*DESCRIPTION OF THE TASK*. Report each line of the listing below that contains the string "BBox".

Spatial question listing
☆ ☆ ☆ ☆ ☆

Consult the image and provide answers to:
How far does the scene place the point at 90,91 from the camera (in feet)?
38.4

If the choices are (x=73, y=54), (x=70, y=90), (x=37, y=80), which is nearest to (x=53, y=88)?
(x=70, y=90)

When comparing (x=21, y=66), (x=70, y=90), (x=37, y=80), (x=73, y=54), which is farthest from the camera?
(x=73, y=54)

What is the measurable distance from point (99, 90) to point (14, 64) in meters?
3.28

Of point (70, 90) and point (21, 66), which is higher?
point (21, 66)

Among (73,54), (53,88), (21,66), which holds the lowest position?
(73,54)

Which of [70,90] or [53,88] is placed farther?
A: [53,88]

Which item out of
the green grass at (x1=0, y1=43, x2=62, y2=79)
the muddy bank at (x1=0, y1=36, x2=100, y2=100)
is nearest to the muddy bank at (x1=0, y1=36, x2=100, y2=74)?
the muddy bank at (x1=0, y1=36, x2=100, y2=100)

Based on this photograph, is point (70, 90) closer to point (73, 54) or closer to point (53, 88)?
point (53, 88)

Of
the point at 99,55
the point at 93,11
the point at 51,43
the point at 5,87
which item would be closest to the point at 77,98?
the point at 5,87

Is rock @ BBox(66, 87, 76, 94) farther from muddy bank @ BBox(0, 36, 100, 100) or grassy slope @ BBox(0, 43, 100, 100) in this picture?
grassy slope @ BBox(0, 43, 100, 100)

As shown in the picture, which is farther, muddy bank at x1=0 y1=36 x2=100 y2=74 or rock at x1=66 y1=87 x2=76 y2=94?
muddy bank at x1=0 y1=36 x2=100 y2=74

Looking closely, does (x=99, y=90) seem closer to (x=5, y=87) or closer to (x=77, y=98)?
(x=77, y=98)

☆ ☆ ☆ ☆ ☆

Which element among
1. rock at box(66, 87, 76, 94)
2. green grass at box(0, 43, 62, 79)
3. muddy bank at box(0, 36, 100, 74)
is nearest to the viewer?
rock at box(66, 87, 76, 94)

☆ ☆ ☆ ☆ ☆

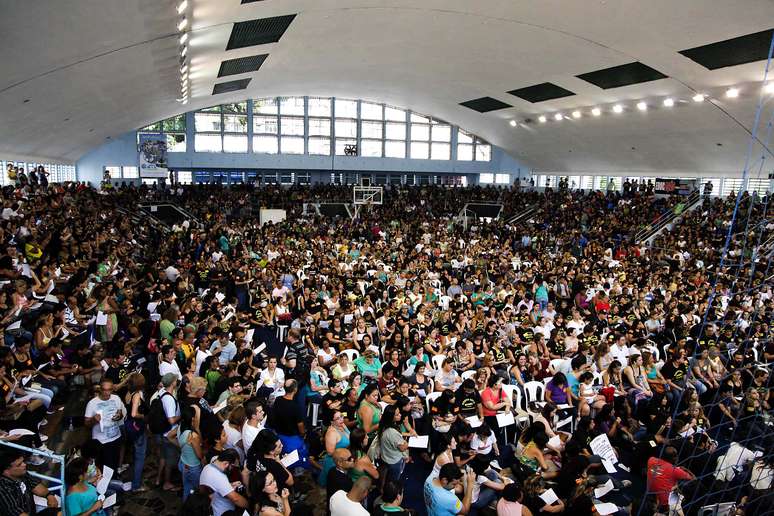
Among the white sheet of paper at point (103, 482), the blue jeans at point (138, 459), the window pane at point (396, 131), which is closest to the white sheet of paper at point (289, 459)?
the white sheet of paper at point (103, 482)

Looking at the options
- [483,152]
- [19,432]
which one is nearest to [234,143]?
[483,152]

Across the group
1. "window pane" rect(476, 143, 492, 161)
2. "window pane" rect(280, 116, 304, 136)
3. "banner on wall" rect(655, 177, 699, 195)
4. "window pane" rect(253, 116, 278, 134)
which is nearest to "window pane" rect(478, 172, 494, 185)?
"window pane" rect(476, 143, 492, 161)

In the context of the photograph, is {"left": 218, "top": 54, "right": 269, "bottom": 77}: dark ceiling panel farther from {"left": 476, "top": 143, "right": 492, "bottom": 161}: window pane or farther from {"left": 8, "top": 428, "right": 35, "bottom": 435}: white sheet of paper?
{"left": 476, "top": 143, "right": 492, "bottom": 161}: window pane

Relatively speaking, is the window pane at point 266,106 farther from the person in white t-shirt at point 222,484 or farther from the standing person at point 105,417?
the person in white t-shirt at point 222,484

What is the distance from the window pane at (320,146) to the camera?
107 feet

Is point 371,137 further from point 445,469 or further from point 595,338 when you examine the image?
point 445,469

☆ ☆ ☆ ☆ ☆

*TASK SOLUTION*.
Is rock @ BBox(66, 87, 76, 94) farther from muddy bank @ BBox(0, 36, 100, 100) or grassy slope @ BBox(0, 43, 100, 100) in this picture?
grassy slope @ BBox(0, 43, 100, 100)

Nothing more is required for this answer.